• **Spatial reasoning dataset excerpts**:
---
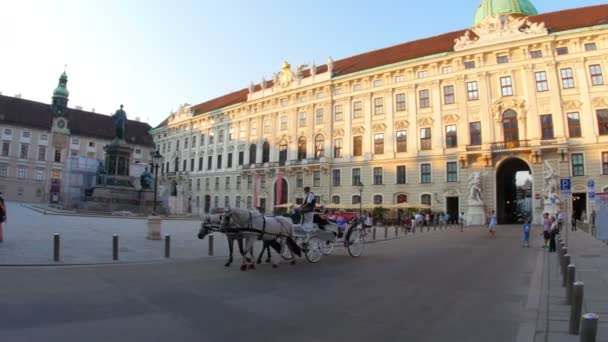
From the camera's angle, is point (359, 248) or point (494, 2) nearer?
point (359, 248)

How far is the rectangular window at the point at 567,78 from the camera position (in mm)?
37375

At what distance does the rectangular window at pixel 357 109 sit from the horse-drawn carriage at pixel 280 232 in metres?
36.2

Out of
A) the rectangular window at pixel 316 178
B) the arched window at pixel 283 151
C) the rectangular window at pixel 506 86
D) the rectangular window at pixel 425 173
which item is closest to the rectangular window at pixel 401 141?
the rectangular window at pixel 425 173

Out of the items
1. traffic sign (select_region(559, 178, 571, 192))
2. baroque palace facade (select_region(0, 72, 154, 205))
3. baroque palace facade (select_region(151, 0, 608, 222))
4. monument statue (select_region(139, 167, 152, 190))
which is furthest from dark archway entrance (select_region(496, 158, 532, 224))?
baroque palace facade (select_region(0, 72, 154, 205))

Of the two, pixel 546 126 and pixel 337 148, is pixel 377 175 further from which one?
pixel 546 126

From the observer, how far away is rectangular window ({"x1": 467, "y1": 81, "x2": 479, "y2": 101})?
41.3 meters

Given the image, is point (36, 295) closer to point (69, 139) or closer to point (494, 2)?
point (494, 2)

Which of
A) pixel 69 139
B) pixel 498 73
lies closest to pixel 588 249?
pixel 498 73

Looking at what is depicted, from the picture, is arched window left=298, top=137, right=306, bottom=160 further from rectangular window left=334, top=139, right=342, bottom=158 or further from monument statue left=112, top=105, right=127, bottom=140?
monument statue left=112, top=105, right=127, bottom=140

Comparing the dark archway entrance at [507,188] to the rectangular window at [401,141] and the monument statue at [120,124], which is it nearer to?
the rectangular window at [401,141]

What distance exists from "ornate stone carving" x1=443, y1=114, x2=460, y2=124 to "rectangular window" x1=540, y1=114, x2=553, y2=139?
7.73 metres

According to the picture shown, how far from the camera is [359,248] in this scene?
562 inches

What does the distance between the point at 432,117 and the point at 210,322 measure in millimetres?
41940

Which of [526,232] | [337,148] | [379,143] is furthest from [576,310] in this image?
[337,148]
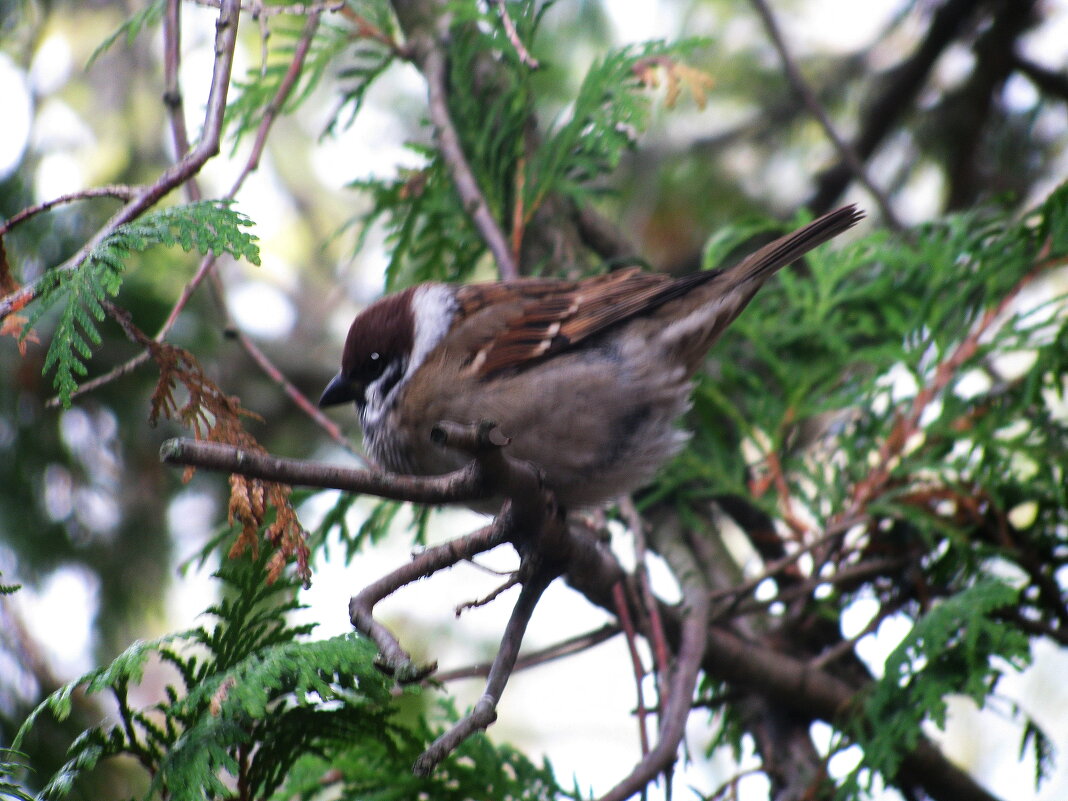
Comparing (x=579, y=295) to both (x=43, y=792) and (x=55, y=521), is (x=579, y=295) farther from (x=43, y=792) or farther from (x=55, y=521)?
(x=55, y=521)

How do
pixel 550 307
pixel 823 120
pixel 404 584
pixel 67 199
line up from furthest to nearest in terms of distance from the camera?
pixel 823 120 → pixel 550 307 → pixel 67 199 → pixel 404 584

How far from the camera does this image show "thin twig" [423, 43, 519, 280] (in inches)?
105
---
Return the part of the listing that opens with the line containing "Comparing the dark" and runs through the end of the listing, reproducing each line verbatim and leaving the pictures out.

• **The reply**:
Comparing the dark archway entrance at [507,188] to the rectangular window at [401,141] and the monument statue at [120,124], which is it nearer to?
the rectangular window at [401,141]

What distance exists from "ornate stone carving" x1=443, y1=114, x2=460, y2=124 to "rectangular window" x1=540, y1=114, x2=553, y2=139?
7.73 metres

According to the picture shown, how far from the camera is [359,248] in this scene?
562 inches

What does the distance between the point at 432,117 and the point at 210,322 measure in millimetres?
41940

Which of [526,232] | [337,148] | [379,143] is furthest from [576,310] in this image?
[337,148]
Comparing (x=579, y=295) to both (x=43, y=792) and (x=55, y=521), is (x=579, y=295) farther from (x=43, y=792) or farther from (x=55, y=521)?
(x=55, y=521)

How do
pixel 550 307
pixel 823 120
pixel 404 584
pixel 67 199
line up from furthest to nearest in terms of distance from the camera?
pixel 823 120 → pixel 550 307 → pixel 67 199 → pixel 404 584

How far from the camera does this image show "thin twig" [423, 43, 519, 280] (in inches)?
105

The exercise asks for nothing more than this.